Halifax Rewards: The “Preferred Terms” Account

In the reward accounts space, Club Lloyds has always been the steady one. While Barclays Blue Rewards keeps reinventing itself and Santander can’t resist tweaking things every five minutes, Lloyds just feels like home. It’s beautifully boring.

Halifax used to be the opposite. It spent years trying to gamify banking: tap your card this many times, spend £500 a month, complete a task, get a fiver. That whole approach has never appealed to me. It turns a current account into a checklist, and I don’t want my bank nudging me into behaviours I wouldn’t naturally engage in.

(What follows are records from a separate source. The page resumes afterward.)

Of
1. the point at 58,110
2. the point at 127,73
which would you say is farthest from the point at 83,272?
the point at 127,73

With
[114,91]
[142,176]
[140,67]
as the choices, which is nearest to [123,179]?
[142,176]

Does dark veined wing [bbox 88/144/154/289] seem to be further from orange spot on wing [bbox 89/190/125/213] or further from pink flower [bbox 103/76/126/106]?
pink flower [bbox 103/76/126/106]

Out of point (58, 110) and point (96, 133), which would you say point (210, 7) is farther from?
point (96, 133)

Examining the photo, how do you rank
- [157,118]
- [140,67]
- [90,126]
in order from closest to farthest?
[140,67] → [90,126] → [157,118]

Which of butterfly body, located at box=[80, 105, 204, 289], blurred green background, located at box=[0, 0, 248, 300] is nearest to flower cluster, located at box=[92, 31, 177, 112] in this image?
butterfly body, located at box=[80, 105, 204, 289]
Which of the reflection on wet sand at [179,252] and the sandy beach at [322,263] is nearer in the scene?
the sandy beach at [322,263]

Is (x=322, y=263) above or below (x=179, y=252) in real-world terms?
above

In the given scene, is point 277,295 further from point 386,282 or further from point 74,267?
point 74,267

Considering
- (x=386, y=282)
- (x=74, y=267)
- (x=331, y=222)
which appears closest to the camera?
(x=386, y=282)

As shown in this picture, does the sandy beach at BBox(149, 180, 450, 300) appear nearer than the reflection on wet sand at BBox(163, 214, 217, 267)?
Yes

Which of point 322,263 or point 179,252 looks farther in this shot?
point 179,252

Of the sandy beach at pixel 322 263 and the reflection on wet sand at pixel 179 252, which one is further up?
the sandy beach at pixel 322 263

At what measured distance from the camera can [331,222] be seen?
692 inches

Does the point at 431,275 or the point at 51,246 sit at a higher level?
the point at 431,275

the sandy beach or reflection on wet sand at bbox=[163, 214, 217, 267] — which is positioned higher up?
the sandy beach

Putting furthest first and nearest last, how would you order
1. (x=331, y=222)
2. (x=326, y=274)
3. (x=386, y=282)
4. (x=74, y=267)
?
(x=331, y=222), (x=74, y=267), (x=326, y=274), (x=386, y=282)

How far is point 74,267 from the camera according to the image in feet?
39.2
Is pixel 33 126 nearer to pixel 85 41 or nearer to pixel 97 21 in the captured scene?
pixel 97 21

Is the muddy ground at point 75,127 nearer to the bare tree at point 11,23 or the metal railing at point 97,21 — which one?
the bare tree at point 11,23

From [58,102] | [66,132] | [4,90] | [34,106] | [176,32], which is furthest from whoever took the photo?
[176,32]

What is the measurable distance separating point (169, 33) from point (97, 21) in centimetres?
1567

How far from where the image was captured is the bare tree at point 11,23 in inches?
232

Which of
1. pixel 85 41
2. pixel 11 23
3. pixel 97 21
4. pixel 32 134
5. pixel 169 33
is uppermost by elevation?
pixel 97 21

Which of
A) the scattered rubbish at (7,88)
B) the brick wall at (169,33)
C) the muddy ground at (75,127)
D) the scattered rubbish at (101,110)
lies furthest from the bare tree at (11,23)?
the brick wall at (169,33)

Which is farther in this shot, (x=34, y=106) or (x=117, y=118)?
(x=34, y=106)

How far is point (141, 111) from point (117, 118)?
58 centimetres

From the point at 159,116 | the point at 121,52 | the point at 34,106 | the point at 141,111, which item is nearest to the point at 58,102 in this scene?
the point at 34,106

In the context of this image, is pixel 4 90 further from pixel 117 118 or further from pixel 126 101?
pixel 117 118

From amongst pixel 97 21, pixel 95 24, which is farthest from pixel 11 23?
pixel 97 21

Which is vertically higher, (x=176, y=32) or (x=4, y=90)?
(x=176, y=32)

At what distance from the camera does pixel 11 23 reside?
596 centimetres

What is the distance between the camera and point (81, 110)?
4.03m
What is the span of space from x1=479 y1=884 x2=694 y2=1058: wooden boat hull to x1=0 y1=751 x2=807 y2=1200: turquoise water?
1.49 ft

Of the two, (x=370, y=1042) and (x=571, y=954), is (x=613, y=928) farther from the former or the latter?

So when Halifax dropped its £5 cashback, people complained. I didn’t. That offer had the kind of energy I dislike: Spend £500 or keep £5,000 and we’ll give you some pocket change. Fail to do so, and we’re keeping the fee. No thanks.

Halifax is part of Lloyds Banking Group
Halifax is part of the Lloyds Banking Group

The new Halifax is much more in line with Lloyds. It rewards you for simply using the account like a normal adult. Pay in £1,500 a month, run two direct debits, and they’ll give you better terms. No hoops, no thresholds, no “engagement”. Just: if this is your main account, we’ll treat you accordingly.

Rewards Account offer

  • No fees overseas
  • Credit interest up to £5k
  • Preferred savings and mortgage rates
  • Better travel money rates
  • Arranged overdraft
  • Everyday Cashback Offers (up to 15%)
Halifax cashback offers

The interest is the real value here. Everything else is pretty much a given in the reward space, but it’s the interest that actually differentiates the account.

Here’s what you get: 1.50% interest on the first £4,000, and 3% between £4,000 and £5,000. Yes, that gently encourages you to keep £5k. But it’s a reasonable nudge. You get a solid 1.50% regardless, and if you don’t want to keep more than £4k in a current account, the rest should be in savings anyway.

How it compares to NatWest’s cashback offer

NatWest’s reward is simple: £36 a year, no matter what. Halifax varies with how much you naturally keep in your account. At lower balances, NatWest wins. Anything above £2400, and Halifax earns you more.

Here’s the math:

  • £1,000 → Halifax: £15
  • £1,500 → Halifax: £22.50
  • £2,000 → Halifax: £30
  • £2,400 → Halifax: £36 (the break even point with Natwest)
  • £2,500 → Halifax: £37.50
  • £3,000 → Halifax: £45
  • £3,500 → Halifax: £52.50
  • £4,000 → Halifax: £60
  • £4,500 → Halifax: £75
  • £5,000 → Halifax: £90

Final thought

I like where Halifax has ended up. It’s cleaner, calmer, and more grown‑up than it used to be. Deposit your salary, run your bills, and they’ll give you better terms. No tasks, no nudges, no performance. Just a current account that behaves like a current account.